By Trudy Kelly Forsythe
The Turkey Farmers of Canada is reporting that production is up minimally for Canada’s 543 registered turkey farmers.
"In 2011, 158.9 million kilogram of turkey was produced, up from 158.1 Mkg in 2010," says Turkey Farmers of Canada executive director, Phil Boyd. "From January to October of 2012, production was 131.0 million kilogram, 0.4 million kilogram higher than in the same part of 2011.
"Given the production quota that is in place, November and December production is expected to be several hundred thousand kg higher than year earlier," he adds.
Canadians consumed 143.4 million kilogram of turkey or 4.2 kilograms per capita, in 2011, with the greatest consumption in the last part of the year.
"In 2011, about 78 per cent of all whole turkeys were sold in the last four months of the year," says Boyd. "Domestic disappearance this past Thanksgiving – September and October – was 32.8 million kilogram, down 5.7 per cent from 34.8 million kilogram a year earlier."
Boyd points out, however, that there’s always some year-to-year and month-to-month variability.
As in other livestock sectors, 2012 has had its share of challenges for turkey producers. High, unpredictable feed costs were a major issue facing turkey farmers in 2012.
"This past spring, it was expected that the highest U.S. corn acreage and exceptionally rapid pace of planting would result in lower feed costs in the 2012/2013 crop year," says Boyd. "At the end of May, the average cost of a tonne of tom feed was around $460."

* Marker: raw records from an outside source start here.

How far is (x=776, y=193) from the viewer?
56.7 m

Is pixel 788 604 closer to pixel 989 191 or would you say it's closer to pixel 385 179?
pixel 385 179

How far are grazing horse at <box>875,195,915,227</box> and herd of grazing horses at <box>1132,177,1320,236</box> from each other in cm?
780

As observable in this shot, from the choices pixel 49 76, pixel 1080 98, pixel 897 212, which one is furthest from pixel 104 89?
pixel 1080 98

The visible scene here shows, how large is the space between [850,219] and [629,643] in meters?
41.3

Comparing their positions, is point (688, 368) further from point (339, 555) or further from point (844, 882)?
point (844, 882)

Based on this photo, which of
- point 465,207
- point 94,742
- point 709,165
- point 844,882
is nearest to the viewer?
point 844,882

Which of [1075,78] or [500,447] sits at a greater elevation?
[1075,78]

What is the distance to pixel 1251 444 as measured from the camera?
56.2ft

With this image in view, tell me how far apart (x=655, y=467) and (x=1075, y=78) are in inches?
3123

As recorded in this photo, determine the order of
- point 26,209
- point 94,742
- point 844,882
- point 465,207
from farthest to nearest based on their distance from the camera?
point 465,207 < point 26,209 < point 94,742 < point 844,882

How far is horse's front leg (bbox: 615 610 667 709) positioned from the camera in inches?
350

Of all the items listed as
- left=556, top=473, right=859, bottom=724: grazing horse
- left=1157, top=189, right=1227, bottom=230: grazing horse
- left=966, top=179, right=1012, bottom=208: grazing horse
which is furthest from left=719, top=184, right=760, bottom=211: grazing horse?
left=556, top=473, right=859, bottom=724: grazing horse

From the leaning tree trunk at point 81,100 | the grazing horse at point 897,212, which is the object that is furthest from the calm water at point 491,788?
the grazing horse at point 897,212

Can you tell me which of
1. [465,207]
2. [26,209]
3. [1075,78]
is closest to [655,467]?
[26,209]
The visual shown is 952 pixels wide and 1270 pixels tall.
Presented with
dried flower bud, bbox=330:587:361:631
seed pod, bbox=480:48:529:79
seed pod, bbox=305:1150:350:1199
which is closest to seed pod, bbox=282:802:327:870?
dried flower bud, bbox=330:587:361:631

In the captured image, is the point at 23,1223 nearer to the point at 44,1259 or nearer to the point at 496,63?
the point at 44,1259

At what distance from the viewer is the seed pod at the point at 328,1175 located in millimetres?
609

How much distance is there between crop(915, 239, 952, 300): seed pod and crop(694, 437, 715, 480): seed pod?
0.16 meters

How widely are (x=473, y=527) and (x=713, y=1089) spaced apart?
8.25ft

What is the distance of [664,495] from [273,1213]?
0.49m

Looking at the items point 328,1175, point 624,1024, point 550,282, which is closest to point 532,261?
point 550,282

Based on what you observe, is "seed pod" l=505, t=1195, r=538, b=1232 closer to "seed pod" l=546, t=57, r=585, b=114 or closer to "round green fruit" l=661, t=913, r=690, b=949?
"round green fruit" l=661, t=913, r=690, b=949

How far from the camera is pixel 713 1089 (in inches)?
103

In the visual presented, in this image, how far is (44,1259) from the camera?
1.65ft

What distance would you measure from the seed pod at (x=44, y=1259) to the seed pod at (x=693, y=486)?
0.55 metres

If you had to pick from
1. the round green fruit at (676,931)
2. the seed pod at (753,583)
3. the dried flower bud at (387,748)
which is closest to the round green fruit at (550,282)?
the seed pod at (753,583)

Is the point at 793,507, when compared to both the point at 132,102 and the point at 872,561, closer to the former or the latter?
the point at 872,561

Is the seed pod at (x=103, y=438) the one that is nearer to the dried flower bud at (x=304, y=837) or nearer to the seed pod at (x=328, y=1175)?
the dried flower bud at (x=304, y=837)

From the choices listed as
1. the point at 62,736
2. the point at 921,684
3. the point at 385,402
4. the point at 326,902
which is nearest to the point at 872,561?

And while there was a widely held belief at that time that feed prices would move lower as new crop supplies became available, the drought and heat wave caused feed costs to go as high as $550 in early September.
On a positive note, surprisingly good soybean harvests across much of North America is pushing down costs, something Boyd says defied conventional wisdom a few months ago. "High and volatile feed prices will likely continue due to tight supplies of feed grains and rigid demand for 4.5 to 5 billion bushels of corn used for ethanol production in the US each year."
Looking forward, turkey producers are expecting to see continued growth. As a result, for the quota year running from May of 2013 to April 2014, the industry is implementing an increase in production of turkeys for further processing, says Boyd.